The Popularity Timeline insight

Popularity Timeline insight

This can be another way of correlating the number of views with a period of time. The week with the highest number of views would represent the peak popularity, say 100 units, and all the other periods can be represented by a factor of relative number of views. The YouTube Analytics API can be used to retrieve a per-week viewership of the user's video and the Google Charts Annotated Timeline can be used to represent this data. A timeline depicting these metrics can give an insight into the period when a video was trending the most.


The Engagement Index insight

Engagement Index insight

A high view count on YouTube does not necessarily denote a positive response from the audience. There are many ways a viewer on YouTube can engage with the content and the Engagement Index insight represents a cumulative measure of all these actions. This insight helps to determine the actual overall response the content has generated by taking into consideration, the extent of engagement that has occurred with each view.

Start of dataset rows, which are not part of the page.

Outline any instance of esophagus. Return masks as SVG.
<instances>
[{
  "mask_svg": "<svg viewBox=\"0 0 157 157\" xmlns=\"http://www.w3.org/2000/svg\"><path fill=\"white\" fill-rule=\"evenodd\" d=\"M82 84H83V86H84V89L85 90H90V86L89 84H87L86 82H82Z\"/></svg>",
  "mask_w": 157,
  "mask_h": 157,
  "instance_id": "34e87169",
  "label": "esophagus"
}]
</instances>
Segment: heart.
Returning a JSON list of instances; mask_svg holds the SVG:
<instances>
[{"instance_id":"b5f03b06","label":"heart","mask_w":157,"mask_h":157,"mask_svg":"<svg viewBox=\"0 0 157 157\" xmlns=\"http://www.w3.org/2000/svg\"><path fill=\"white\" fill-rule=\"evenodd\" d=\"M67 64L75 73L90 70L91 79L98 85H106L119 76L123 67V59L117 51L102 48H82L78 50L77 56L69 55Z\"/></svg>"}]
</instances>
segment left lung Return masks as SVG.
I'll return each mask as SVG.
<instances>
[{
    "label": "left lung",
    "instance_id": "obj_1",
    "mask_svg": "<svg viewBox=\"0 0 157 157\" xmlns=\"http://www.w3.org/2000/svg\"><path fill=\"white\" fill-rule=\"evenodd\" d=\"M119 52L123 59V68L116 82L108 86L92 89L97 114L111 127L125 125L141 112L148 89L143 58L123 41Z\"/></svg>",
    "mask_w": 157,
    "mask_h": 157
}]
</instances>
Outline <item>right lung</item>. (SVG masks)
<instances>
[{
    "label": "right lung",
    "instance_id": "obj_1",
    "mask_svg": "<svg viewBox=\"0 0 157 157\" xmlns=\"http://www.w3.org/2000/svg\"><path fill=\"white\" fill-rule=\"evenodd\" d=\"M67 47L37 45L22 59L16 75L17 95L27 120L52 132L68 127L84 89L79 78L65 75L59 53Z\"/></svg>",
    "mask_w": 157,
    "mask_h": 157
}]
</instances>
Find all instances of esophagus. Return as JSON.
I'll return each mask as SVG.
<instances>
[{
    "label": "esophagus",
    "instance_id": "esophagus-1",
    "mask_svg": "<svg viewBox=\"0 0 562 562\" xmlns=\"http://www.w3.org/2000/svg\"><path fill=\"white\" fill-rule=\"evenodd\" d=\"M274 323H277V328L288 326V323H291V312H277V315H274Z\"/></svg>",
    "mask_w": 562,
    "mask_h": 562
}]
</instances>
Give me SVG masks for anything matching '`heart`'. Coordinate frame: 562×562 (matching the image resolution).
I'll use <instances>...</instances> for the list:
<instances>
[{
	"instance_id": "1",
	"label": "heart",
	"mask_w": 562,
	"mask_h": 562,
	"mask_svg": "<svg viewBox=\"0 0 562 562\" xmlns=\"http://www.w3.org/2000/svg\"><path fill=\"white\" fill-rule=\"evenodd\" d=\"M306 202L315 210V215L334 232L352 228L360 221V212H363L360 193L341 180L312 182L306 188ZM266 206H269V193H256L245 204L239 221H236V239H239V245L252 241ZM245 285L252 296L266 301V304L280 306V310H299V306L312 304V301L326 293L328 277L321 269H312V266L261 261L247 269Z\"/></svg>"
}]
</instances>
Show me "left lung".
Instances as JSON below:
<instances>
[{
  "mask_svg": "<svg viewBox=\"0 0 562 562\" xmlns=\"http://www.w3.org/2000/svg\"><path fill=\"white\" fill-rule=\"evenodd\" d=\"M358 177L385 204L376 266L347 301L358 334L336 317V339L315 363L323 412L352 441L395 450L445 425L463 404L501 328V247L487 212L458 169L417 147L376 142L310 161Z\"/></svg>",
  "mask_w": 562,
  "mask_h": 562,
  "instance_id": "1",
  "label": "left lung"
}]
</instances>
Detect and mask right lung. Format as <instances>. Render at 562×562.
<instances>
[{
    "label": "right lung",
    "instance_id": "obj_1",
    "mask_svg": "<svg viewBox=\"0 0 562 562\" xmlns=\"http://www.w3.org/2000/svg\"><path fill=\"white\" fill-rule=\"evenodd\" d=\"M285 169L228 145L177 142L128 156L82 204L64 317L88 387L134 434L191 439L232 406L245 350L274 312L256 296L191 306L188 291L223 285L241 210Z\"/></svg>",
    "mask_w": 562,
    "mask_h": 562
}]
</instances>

The Engagement Index gives each action a weight, depending on how engaging the action is and how much time it takes to accomplish that action. The weights were first calculated out of 250 and then scaled down to 100 and can be as follows: 6 points for each view; 8 points for each like; 12 points for each comment; 20 points for each favourite added; 24 points for each share; 30 points for each subscriber gained; -4 points for each dislike; -20 points for each favourite removed; -30 points for each subscriber lost.

Finally, the Engagement Index is calculated by determining the weighted sum of all the actions done in a week and then dividing the whole sum by the total number of views in that week. Hence,

  • a video that gets only views and no other actions would only score 6 engagement points.
  • a video that gets 10 views and 3 likes would score 8.4 engagement points.
  • a video that gets 10 views, 3 likes and 11 comments would score 21.6 engagement points.

It is interesting to note here that a video can score more than 100 engagement points (because actions like shares and comments are not limited by the number of views) but that would be a hyper-engaging video! Another interesting fact here is that because of the sheer number of views, Gangnam Style by Psy only has 6.07 engagement points overall!

All the necessary data to calculate this index can be pulled from the new YouTube Analytics API. A heat-map which can be developed by using d3js calendar view would provide a beautiful visualization of the per-week engagement points and allow the user to determine when the video was most hot!


The Filter Crazy insight

Filter Crazy insight

Instagram sees a magnanimous use of all of its filters everyday, every minute. ThinkUp can aggregate the user's Instagram activity over a month and determine which filters are used most by the user. The size of a bubble in this visualization represents the number of times the filter has been used. This fun insight can be easily created with d3js bubble charts. Maybe this can even evolve into Instagram horoscopes!